BEGIN Given text
Lpa levels are often thought to be hereditary and strongly influenced by our genetics, particularly the LPA gene which encodes apolipoprotein(a) (Apo(a)). Variable regions within the LPA gene are understood to cause variations in the size of the protein. With the size of the protein found to be correlated to the plasma concentration of Lpa. (the smaller the size of the protein the more highly concentrated Lpa) The correlation is thought to be caused by the longer processing times to produce larger Apo(a) limiting the concentration found in the plasma. Apo(a) are synthesised within the liver and join to LDL particles on the livers outer surface. With Lpa having a half life of around 3-4 days in circulation.
Unlike HDL and LDL which is influenced heavily by diet, exercise and lifestyle, Lpa is influenced heavily by genetics that means even with good lifestyle choices if Lpa levels are high there is still an increased risk of stroke and heart disease. For this reason Lpa is considered an independent risk factor for heart disease. Due to its small size at high levels Lpa can collect in the arterial walls and penetrate the blood vessel lining leading to endothelial damage. Where it can then induce inflammation and promote the build up of plaques.
Lpa has also been recognised to share high sequence homology with plasminogen which is involved in the formation of clots. Our bodies have been found to constantly produce and break down blood clots with plasminogens helping to dissolve them by binding to the enzyme plasmin. There is a fine balance between the 2 systems so if Lpa disrupts this by competing with plasminogen the body may begin to favour clots. In addition to this Lpa has only being found in mammals such as humans and monkeys that do not synthesise their own vitamin C. Instead relying on it from their diet. Vitamin C is recognised to have roles within clotting and collagen formation so if levels are low Lpa may take on a surrogate role.
END Given text
Work required
Continue the text on lipoprotein(a) from the point at which it stops.
BEGIN Material supplied
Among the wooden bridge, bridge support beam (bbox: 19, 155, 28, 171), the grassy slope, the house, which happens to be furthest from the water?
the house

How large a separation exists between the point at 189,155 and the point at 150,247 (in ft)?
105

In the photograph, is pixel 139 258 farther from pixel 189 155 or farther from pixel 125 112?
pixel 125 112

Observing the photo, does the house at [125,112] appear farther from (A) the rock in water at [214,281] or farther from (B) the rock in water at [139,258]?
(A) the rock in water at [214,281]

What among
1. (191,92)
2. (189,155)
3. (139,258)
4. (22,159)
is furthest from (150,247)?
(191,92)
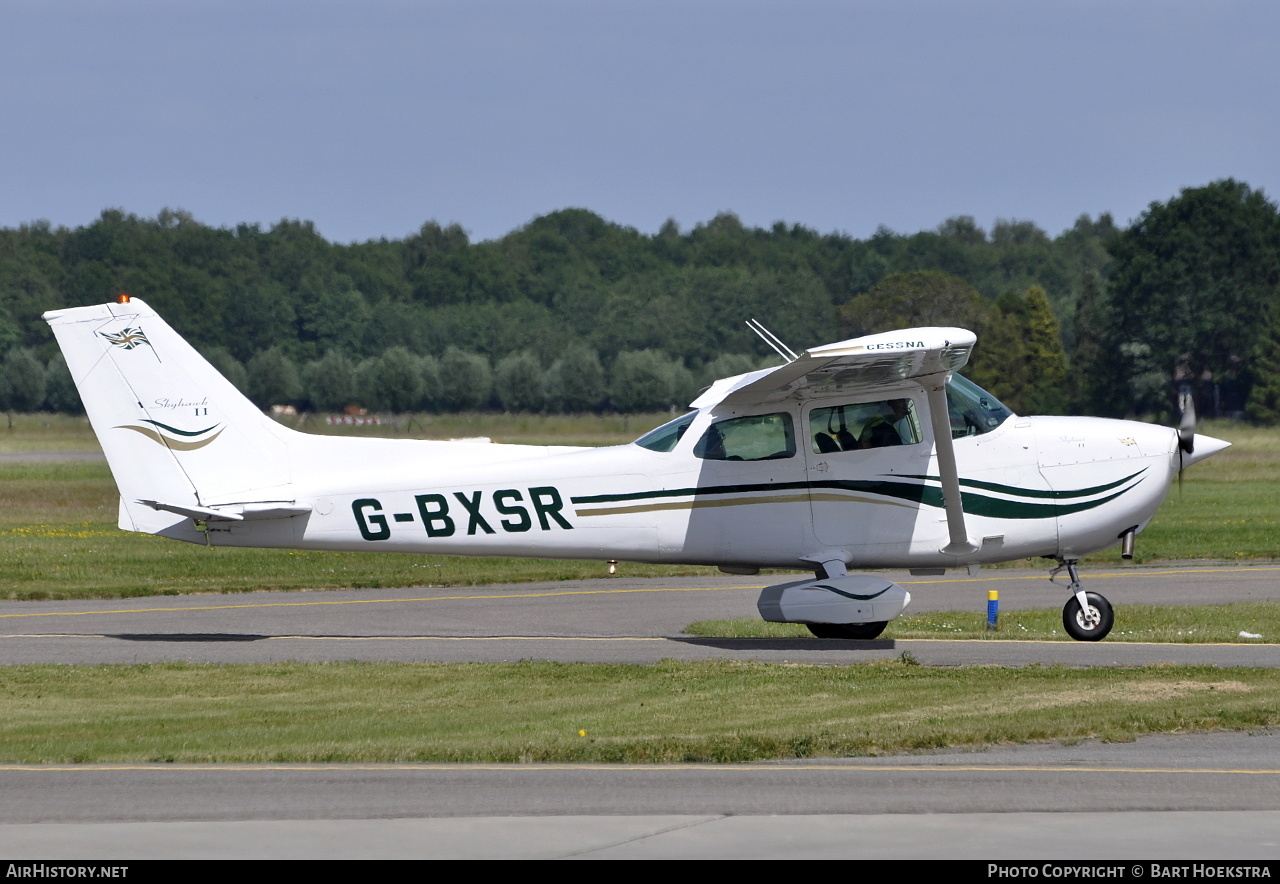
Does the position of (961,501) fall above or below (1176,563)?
above

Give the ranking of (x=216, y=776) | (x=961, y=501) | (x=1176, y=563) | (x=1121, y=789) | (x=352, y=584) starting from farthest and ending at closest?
(x=1176, y=563)
(x=352, y=584)
(x=961, y=501)
(x=216, y=776)
(x=1121, y=789)

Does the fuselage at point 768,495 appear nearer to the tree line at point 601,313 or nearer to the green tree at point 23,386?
the tree line at point 601,313

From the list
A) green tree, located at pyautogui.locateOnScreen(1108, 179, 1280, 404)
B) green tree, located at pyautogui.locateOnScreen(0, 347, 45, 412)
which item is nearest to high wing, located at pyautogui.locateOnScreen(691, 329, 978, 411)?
green tree, located at pyautogui.locateOnScreen(0, 347, 45, 412)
END Material supplied
Answer space
Similar to Apo a Apo B, may also indicate the risk of heart disease as it is a structural component found within many lipoprotein particles. There are two isoforms of ApoB, ApoB 100 and ApoB 48. ApoB 100 is considered the most significant one for heart disease as it is synthesised in the liver whilst ApB 48 is synthesised in the small intestine. In addition ApoB 100 can be found in VLDL, IDL, LDL and Lpa with one ApoB 100 found in each, making it a good marker for measuring lipoprotein concentrations. High levels of Apo B have been associated with plaques and vascular diseases as the lipoprotein particles are able to penetrate the artery wall. Genetic disorders which cause a mutation in the Apo B gene may also be found in patients with Hypercholesterolemia or Hypobetalipoproteinemia.
HDL and lowering the risk of heart disease
As HDL can be seen as a scavenger for cholesterol, removing excess found in the circulation, it may help prevent the build up of plaques. Increasing the levels of HDL within circulation may counteract the negative effects of LDL. Diet and exercise are one of the main factors that can influence levels, with foods high in monosaturated fats such as nuts, olive oil and fatty fish increasing HDL. Saturated fats and trans fats have been found to increase LDL levels so should be avoided or reduced. Drugs may also be used to alter levels however in some instances medication has not been found to significantly reduce the risk of heart disease, suggesting several factors are involved in determining a persons risk to heart disease.